*TO DO:*
Could you set down every line of the material below word for word, leaving out the pictures?

[Source data]
+ + + + +

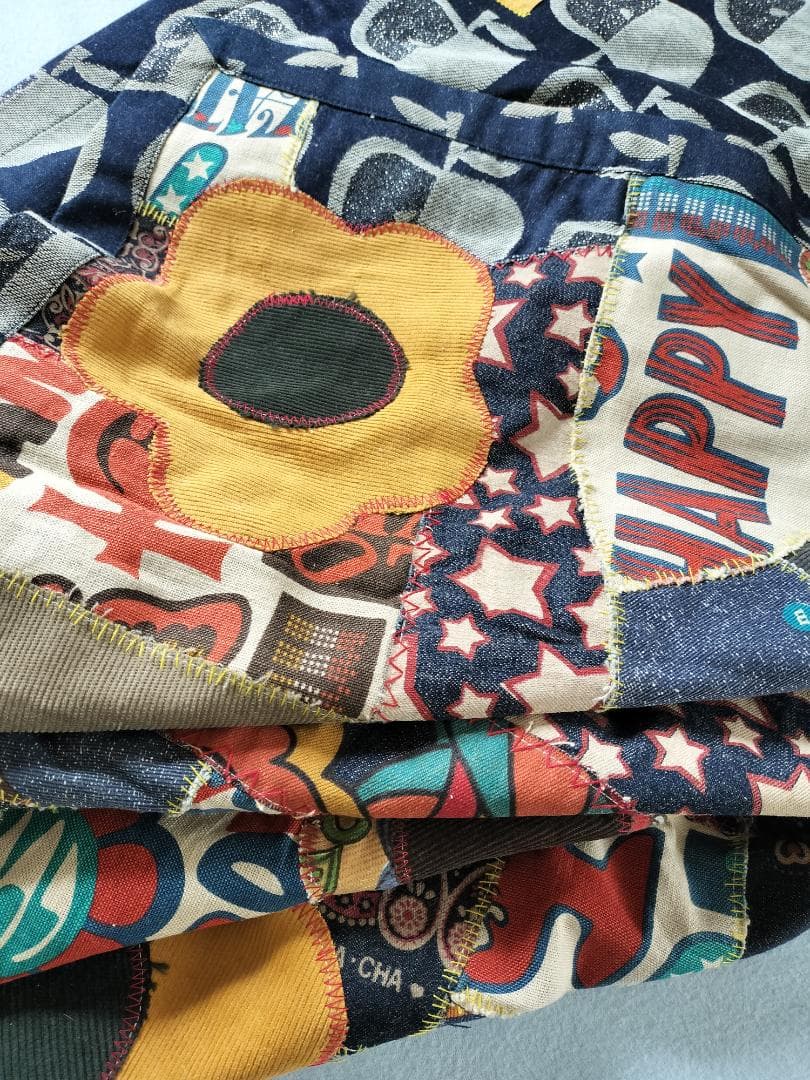 ムチャチャ　非売品　パッチワークキルト　布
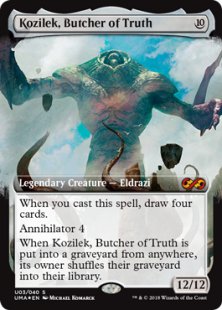 Kozilek, Butcher of Truth (foil) (extended art)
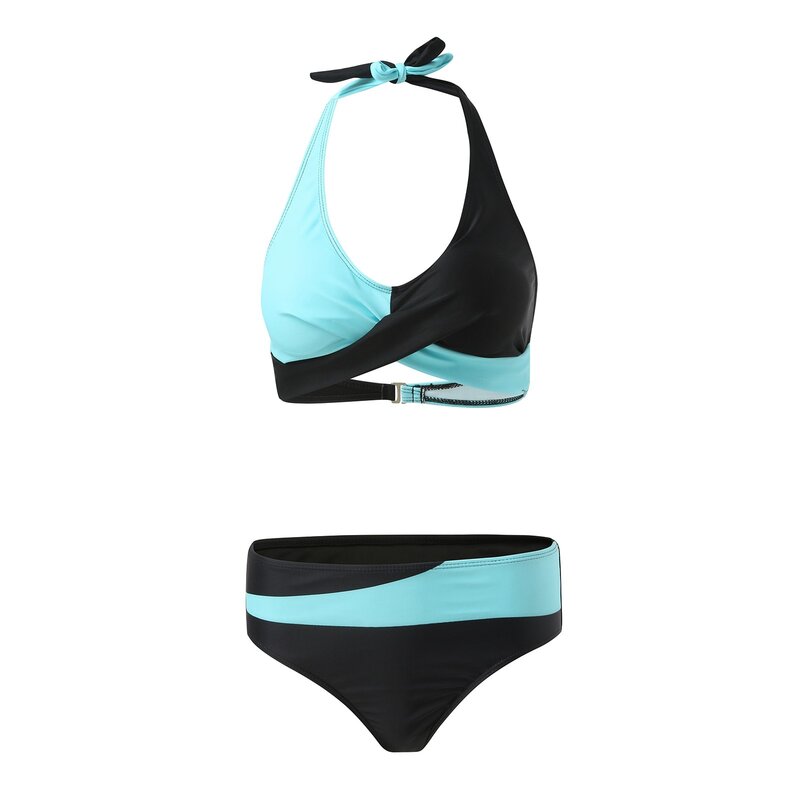 Conjunto de Bikini de cintura alta para mujer, bañador Sexy con estampado a rayas, traje de baño brasileño de dos piezas, 2024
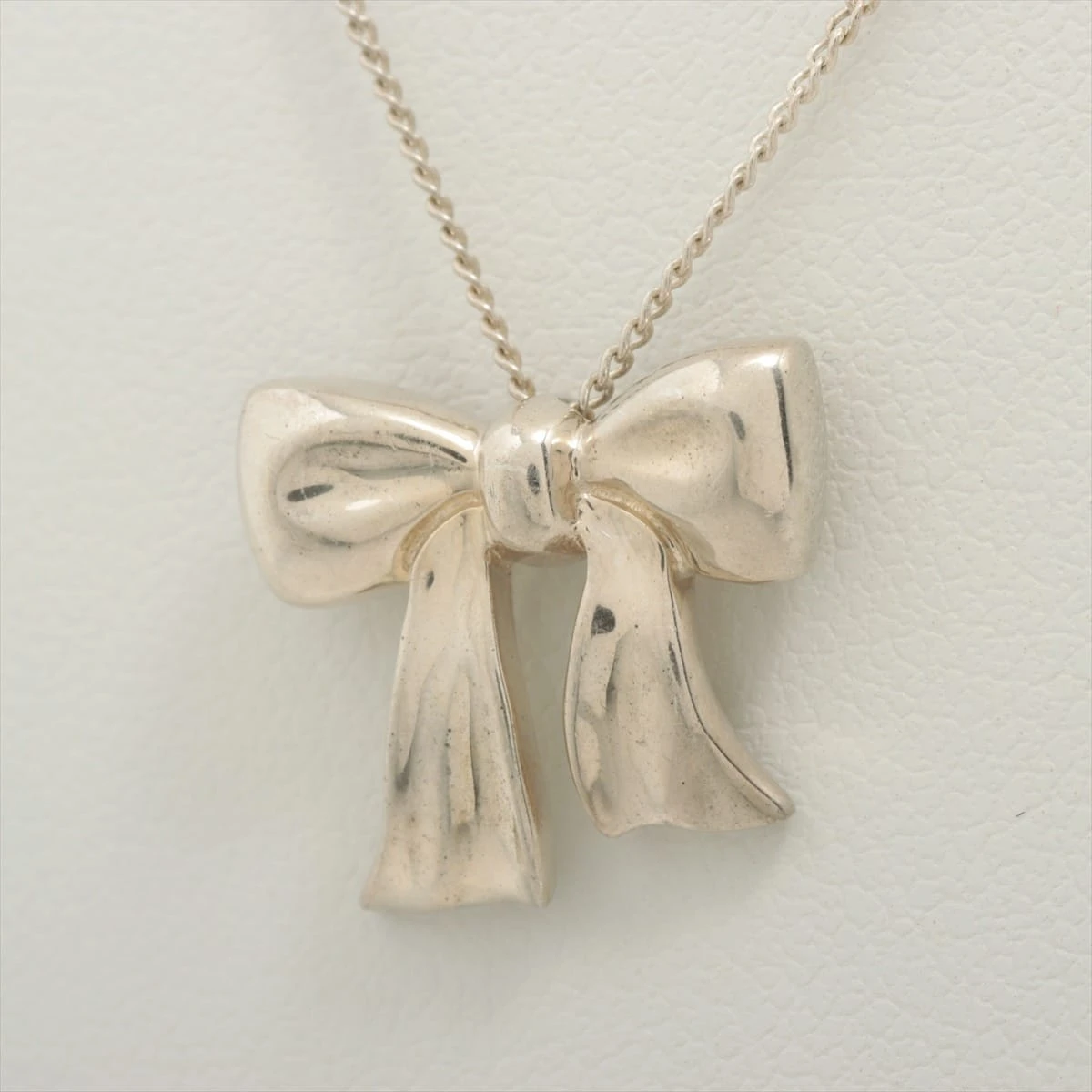 ティファニー リボン ネックレス 925 2.5g シルバー A1743113｜中古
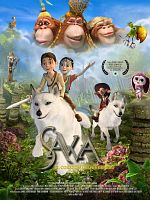 Cartel de Savva y el dragón de fuego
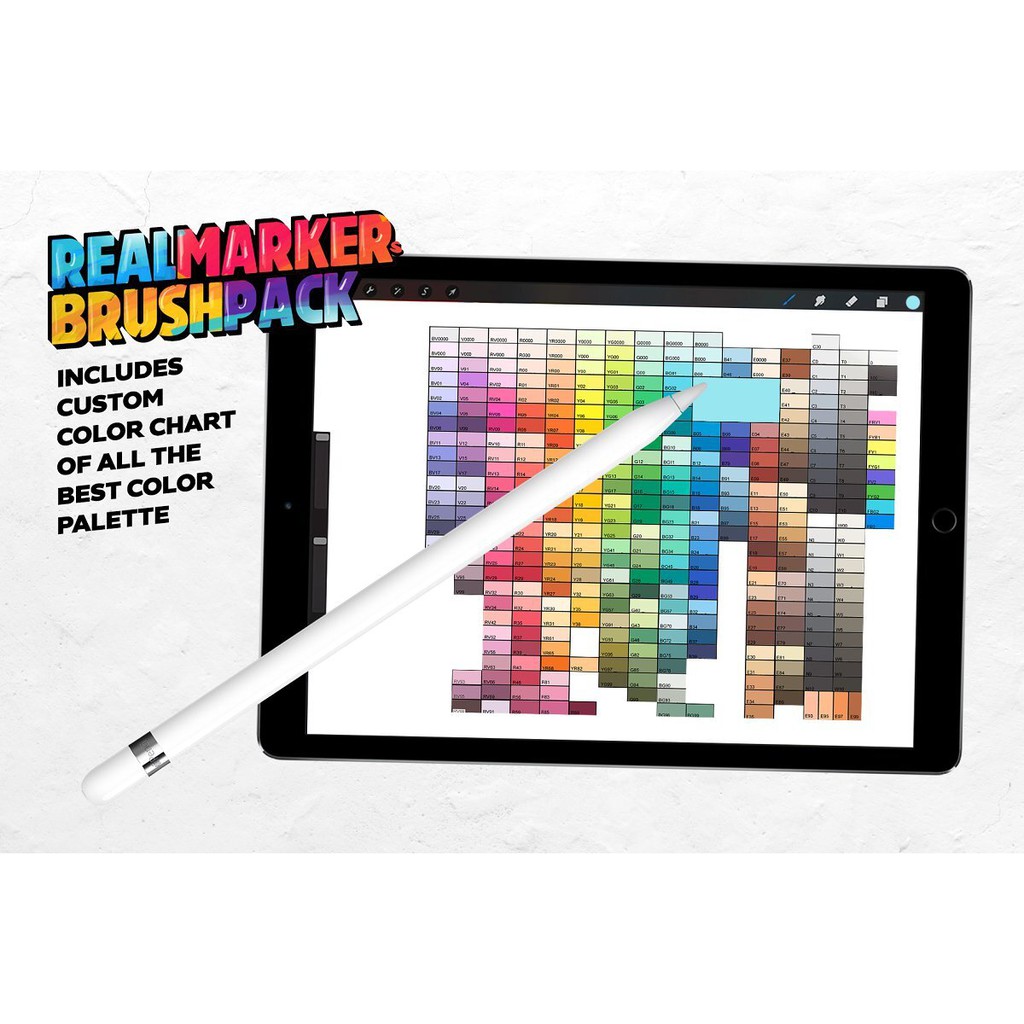 Procreate Brush - Copic Markers Set Drawing Brushes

+ + + + +

*EXERCISE SOLUTION:*
 ムチャチャ　非売品　パッチワークキルト　布
 Kozilek, Butcher of Truth (foil) (extended art)
 Conjunto de Bikini de cintura alta para mujer, bañador Sexy con estampado a rayas, traje de baño brasileño de dos piezas, 2024
 ティファニー リボン ネックレス 925 2.5g シルバー A1743113｜中古
 Cartel de Savva y el dragón de fuego
 Procreate Brush - Copic Markers Set Drawing Brushes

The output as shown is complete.